GIVEN TEXT:

= = =

Meanwhile, everyone's favorite reliable source of pop culture info, Gawker.com, characterized Paste as "not long for this world" in its announcement of the news. And over at Idolator.com, in a lengthy screed titled "Paste Throws A Hail Mary Pass," a number of valid points regarding the situation were raised, among them: (1) it confirms "suspicions that the economic crunch-not to mention the music industry's hard times-has adversely affected yet another music-related media outlet"; (2) that "losing a mass-distributed voice for music discussion and discovery is always a scary thing"; and (3) that when Paste launched its mimic-the-Radiohead-pay-what-you-like-model for reader subscriptions a couple of years ago, perhaps it should have thought out the gimmick a bit more fully (for example, offering PDF subscriptions as part of a tiered subscription policy rather than simply letting some folks pay, say, a buck for a sub to the print magazine).

 

All this provides food for thought, particularly the part about potentially losing another print outlet. Trust me - we at BLURT know of what we speak, having gone through our own shuttering of a magazine (we used to be Harp, in case you didn't know, and the magazine closed up a year ago en route to bankruptcy). So it will be interesting to see how all this plays out and whether the Paste plea will yield the necessary funds to remain solvent or if readers, mindful of their own economic woes and reluctant to support an entity that has steadily shrunk in size even as it moved significantly away from its original mission of covering independent music, will shrug a collective "eh" in a vote of no-confidence.

 

 

 

***

 

 

CODA: None of this comes as any great surprise to folks who have been watching the magazine business, of course. And rumors of Paste's troubles were swirling as far back as March at SXSW in Austin where on four separate occasions I talked to an attendee who'd been writing for Paste and was having trouble getting paid. One of those four - a very prominent national writer with decades of journalism experience, incidentally - told me flat out, "As of the last issue I wrote for, they owe me [xxxxxx], and I'm not the only one. Writers are always the first to get stiffed, and that's usually the first sign of a magazine that's going down, don't you think?"

= = =

RECORDS SUPPLIED:

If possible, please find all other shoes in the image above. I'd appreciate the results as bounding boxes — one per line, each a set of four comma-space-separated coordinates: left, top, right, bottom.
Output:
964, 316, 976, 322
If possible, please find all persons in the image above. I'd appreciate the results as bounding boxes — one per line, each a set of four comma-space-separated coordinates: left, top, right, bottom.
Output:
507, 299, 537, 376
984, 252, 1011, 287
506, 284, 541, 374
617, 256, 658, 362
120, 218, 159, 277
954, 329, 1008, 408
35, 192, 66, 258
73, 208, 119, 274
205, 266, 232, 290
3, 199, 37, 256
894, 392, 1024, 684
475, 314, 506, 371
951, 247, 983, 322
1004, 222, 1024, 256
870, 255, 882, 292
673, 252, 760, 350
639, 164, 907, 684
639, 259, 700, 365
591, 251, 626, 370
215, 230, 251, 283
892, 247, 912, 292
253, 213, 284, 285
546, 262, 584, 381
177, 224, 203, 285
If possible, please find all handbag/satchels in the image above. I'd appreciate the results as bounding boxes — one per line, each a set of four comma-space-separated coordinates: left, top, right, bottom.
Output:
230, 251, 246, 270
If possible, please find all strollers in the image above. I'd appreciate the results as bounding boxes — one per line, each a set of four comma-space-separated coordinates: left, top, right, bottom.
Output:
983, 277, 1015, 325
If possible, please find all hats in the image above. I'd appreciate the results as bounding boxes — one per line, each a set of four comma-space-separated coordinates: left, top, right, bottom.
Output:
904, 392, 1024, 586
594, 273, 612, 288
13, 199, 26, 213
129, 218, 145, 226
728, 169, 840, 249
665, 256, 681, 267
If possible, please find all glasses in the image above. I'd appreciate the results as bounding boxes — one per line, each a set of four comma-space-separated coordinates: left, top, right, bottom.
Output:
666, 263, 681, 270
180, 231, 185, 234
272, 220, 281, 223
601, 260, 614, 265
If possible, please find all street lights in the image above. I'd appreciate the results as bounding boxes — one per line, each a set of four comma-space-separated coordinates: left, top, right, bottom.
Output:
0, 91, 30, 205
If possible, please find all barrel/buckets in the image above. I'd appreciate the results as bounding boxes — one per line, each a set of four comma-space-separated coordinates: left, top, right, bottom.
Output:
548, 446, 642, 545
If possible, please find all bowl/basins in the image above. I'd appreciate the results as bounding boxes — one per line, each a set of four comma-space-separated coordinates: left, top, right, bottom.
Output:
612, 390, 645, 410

= = =

WHAT YOU NEED TO DO:
A) Answer the following from the piece on Paste magazine:
(i) How did Gawker.com characterize Paste?
(ii) What was BLURT's magazine called before?
(iii) At what event, and how far back, were rumors of Paste's troubles swirling?
B) Reproduce the part of the piece on Paste magazine that begins at the words "All this provides" and ends after the words "vote of no-confidence.".

RESPONSES FOR EACH TASK:
A)
(i) As "not long for this world."
(ii) Harp.
(iii) At SXSW in Austin, as far back as March.

B)
All this provides food for thought, particularly the part about potentially losing another print outlet. Trust me - we at BLURT know of what we speak, having gone through our own shuttering of a magazine (we used to be Harp, in case you didn't know, and the magazine closed up a year ago en route to bankruptcy). So it will be interesting to see how all this plays out and whether the Paste plea will yield the necessary funds to remain solvent or if readers, mindful of their own economic woes and reluctant to support an entity that has steadily shrunk in size even as it moved significantly away from its original mission of covering independent music, will shrug a collective "eh" in a vote of no-confidence.